Spatial relation data
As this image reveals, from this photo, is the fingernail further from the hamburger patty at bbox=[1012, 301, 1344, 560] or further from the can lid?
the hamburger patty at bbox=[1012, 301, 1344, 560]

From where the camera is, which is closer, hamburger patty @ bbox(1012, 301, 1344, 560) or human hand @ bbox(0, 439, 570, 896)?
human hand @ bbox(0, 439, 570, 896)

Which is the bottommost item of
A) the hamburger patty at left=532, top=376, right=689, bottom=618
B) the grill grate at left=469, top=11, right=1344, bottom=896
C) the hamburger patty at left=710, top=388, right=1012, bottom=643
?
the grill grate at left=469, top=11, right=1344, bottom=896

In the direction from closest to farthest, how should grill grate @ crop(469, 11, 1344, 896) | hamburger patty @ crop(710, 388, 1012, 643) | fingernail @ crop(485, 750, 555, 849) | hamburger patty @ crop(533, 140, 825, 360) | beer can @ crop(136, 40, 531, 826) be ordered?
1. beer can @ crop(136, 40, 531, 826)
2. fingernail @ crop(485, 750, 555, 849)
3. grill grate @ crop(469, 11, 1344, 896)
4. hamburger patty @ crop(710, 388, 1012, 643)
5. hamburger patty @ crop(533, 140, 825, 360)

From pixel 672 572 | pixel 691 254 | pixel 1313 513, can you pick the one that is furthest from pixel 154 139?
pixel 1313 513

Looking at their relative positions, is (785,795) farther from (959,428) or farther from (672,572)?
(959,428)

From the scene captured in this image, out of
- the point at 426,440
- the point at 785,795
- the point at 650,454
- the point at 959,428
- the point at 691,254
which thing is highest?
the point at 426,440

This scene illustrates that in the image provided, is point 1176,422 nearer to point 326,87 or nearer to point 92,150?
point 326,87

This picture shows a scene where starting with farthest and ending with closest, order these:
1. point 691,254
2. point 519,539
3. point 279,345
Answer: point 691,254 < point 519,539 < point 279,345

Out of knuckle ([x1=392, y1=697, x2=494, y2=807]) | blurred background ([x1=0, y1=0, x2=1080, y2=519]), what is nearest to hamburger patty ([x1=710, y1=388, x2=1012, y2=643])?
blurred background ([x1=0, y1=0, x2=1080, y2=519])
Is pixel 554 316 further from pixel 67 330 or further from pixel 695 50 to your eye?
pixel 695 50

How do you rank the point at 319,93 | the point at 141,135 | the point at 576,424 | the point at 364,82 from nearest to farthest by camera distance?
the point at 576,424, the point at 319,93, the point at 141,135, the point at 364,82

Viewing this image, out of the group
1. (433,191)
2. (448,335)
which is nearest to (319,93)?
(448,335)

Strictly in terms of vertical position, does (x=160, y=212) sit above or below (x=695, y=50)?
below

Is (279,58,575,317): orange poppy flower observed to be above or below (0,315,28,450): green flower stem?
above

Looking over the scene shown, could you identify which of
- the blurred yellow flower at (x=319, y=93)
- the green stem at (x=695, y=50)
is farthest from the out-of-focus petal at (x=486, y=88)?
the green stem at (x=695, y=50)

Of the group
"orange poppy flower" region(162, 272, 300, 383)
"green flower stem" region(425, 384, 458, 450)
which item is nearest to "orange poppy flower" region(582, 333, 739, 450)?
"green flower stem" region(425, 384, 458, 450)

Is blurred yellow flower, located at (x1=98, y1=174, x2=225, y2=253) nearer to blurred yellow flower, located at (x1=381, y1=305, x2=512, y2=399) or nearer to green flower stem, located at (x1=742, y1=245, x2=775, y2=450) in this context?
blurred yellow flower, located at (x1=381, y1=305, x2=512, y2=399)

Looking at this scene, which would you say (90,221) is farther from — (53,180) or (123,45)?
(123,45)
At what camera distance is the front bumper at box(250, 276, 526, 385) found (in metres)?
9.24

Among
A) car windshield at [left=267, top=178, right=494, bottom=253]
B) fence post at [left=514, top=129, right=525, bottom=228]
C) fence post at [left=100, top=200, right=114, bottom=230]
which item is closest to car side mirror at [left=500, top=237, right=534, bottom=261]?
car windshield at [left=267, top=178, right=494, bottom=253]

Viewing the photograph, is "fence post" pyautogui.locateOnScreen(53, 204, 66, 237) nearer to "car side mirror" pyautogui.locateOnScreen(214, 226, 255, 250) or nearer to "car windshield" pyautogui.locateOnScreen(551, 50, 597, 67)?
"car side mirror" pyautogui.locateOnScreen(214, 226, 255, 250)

Problem to work on
Please quote the records above exactly, without skipping a line.

Written answer
As this image reveals, from this photo, is the fingernail further from the hamburger patty at bbox=[1012, 301, 1344, 560] or further from the can lid?
the hamburger patty at bbox=[1012, 301, 1344, 560]

From where the camera is, which is closer, hamburger patty @ bbox(1012, 301, 1344, 560) or human hand @ bbox(0, 439, 570, 896)?
human hand @ bbox(0, 439, 570, 896)

Which is the bottommost item of
A) the hamburger patty at left=532, top=376, right=689, bottom=618
B) the grill grate at left=469, top=11, right=1344, bottom=896
C) the hamburger patty at left=710, top=388, right=1012, bottom=643
?
the grill grate at left=469, top=11, right=1344, bottom=896

In the direction from closest to farthest, how should grill grate @ crop(469, 11, 1344, 896) | hamburger patty @ crop(710, 388, 1012, 643) | fingernail @ crop(485, 750, 555, 849) | hamburger patty @ crop(533, 140, 825, 360) | beer can @ crop(136, 40, 531, 826) be ordered?
1. beer can @ crop(136, 40, 531, 826)
2. fingernail @ crop(485, 750, 555, 849)
3. grill grate @ crop(469, 11, 1344, 896)
4. hamburger patty @ crop(710, 388, 1012, 643)
5. hamburger patty @ crop(533, 140, 825, 360)

From pixel 672 572 | pixel 691 254 | pixel 1313 513, can you pick the one that is furthest from pixel 154 139?
pixel 1313 513

Looking at their relative positions, is (785,795) farther from (959,428) or farther from (672,572)?
(959,428)

From the scene captured in this image, out of
- the point at 426,440
- the point at 785,795
- the point at 650,454
- the point at 959,428
- the point at 691,254
which thing is highest?
the point at 426,440

This scene illustrates that in the image provided, is point 1176,422 nearer to point 326,87 or nearer to point 92,150?
point 326,87

This picture shows a scene where starting with farthest and ending with closest, order these:
1. point 691,254
2. point 519,539
3. point 279,345
Answer: point 691,254 < point 519,539 < point 279,345

Out of knuckle ([x1=392, y1=697, x2=494, y2=807]) | blurred background ([x1=0, y1=0, x2=1080, y2=519]), what is nearest to hamburger patty ([x1=710, y1=388, x2=1012, y2=643])?
blurred background ([x1=0, y1=0, x2=1080, y2=519])
Is pixel 554 316 further from pixel 67 330 or further from pixel 695 50 to your eye?
pixel 695 50

How do you rank the point at 319,93 | the point at 141,135 | the point at 576,424 | the point at 364,82 from nearest to farthest by camera distance?
the point at 576,424, the point at 319,93, the point at 141,135, the point at 364,82

Viewing this image, out of the group
1. (433,191)
2. (448,335)
which is nearest to (319,93)?
(448,335)

Strictly in terms of vertical position, does (x=160, y=212) sit above or below (x=695, y=50)?
below

Is (279,58,575,317): orange poppy flower observed to be above or below (0,315,28,450): green flower stem?
above

Looking over the scene shown, could you identify which of
- the blurred yellow flower at (x=319, y=93)
- the green stem at (x=695, y=50)
is farthest from the out-of-focus petal at (x=486, y=88)?
the green stem at (x=695, y=50)

Of the group
"orange poppy flower" region(162, 272, 300, 383)
"green flower stem" region(425, 384, 458, 450)
which item is nearest to "orange poppy flower" region(582, 333, 739, 450)?
"green flower stem" region(425, 384, 458, 450)

Is blurred yellow flower, located at (x1=98, y1=174, x2=225, y2=253) nearer to blurred yellow flower, located at (x1=381, y1=305, x2=512, y2=399) or nearer to green flower stem, located at (x1=742, y1=245, x2=775, y2=450) in this context?
blurred yellow flower, located at (x1=381, y1=305, x2=512, y2=399)

Looking at this scene, which would you say (90,221) is farther from — (53,180) or (123,45)?
(123,45)
At what camera distance is the front bumper at box(250, 276, 526, 385) found (in metres)?
9.24

Among
A) car windshield at [left=267, top=178, right=494, bottom=253]
B) fence post at [left=514, top=129, right=525, bottom=228]
C) fence post at [left=100, top=200, right=114, bottom=230]
which item is closest to car side mirror at [left=500, top=237, right=534, bottom=261]?
car windshield at [left=267, top=178, right=494, bottom=253]

Viewing the photograph, is "fence post" pyautogui.locateOnScreen(53, 204, 66, 237) nearer to "car side mirror" pyautogui.locateOnScreen(214, 226, 255, 250) or nearer to "car windshield" pyautogui.locateOnScreen(551, 50, 597, 67)?
"car side mirror" pyautogui.locateOnScreen(214, 226, 255, 250)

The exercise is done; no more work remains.